The various thread pools in the system continuously signal to the jemalloc allocator when they are idle, allowing memory to returned from its per-thread caches and to make it available to other threads, or to be reclaimed.
When the memory_usage is >= 80% of the memory_limit, messages moving into a ready queue, or being freshly inserted, will be subject to the same shrink operation described above. You may configure this value via kumo.set_memory_low_thresh.

Budgeting/Tuning Memory

Assuming ideal conditions, where the rate of egress is equal to the rate of ingress, the primary contributor to core memory usage is message bodies in the ready queue.

The default fast path is that an incoming message is received and its body is retained in RAM until after the first delivery attempt.

If your average message size is 100kb and you have max_ready = 1000 then you are effectively budgeting 1000 x 100kb of RAM for a given ready queue in its worst case.

If you have max_ready set very large by default then you can increase memory pressure in the case where you have an issue with the rate of egress.

In general you should size max_ready to be just large enough to accommodate your sustained egress rate for a given queue. For example, if you have a throughput of 1000/s then you might want to set max_ready to approximately 2000 in order to avoid transient delays if the ready queue is filled up. The precise value for your system might be a slightly different single digit multiple of the per-second rate; this number is just a ballpark suggestion.

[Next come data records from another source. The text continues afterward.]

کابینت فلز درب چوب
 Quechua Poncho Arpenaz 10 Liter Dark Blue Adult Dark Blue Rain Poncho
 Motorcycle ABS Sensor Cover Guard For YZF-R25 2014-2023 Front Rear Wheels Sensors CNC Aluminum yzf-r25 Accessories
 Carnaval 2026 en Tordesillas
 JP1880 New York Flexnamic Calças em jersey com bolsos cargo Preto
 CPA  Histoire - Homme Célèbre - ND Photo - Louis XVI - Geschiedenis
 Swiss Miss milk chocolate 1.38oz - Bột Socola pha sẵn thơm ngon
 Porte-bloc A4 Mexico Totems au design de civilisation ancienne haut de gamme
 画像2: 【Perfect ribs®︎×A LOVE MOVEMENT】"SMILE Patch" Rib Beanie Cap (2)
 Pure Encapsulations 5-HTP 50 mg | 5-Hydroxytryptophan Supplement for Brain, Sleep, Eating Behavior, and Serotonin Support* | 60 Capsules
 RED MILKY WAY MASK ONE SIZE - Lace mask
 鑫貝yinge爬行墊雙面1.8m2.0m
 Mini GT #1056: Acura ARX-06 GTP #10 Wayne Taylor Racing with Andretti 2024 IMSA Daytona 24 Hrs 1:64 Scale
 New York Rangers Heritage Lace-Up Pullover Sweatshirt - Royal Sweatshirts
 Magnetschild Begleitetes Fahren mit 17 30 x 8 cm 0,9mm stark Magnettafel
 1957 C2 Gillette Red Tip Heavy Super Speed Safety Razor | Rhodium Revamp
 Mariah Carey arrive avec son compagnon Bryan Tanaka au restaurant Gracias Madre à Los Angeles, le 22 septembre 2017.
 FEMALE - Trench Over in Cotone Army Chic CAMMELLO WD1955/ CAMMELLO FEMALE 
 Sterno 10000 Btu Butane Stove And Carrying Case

Conversely, if your maximum egress rate is 1000/s and you have over-provisioned max_ready to a very large number like 100,000, and you have an issue where your egress rate drops to zero, then you will be allowing the system to use up to 50x as much memory as your normal rate of throughput would need. If you have multiple queues over-provisioned in the same way, the system will be placed under a lot of memory pressure.

The recommendation is to keep max_ready at a reasonably small value by default, but to increase it for your top-5 or top-10 destination sites by egress rate in order to achieve the sweet spot in throughput.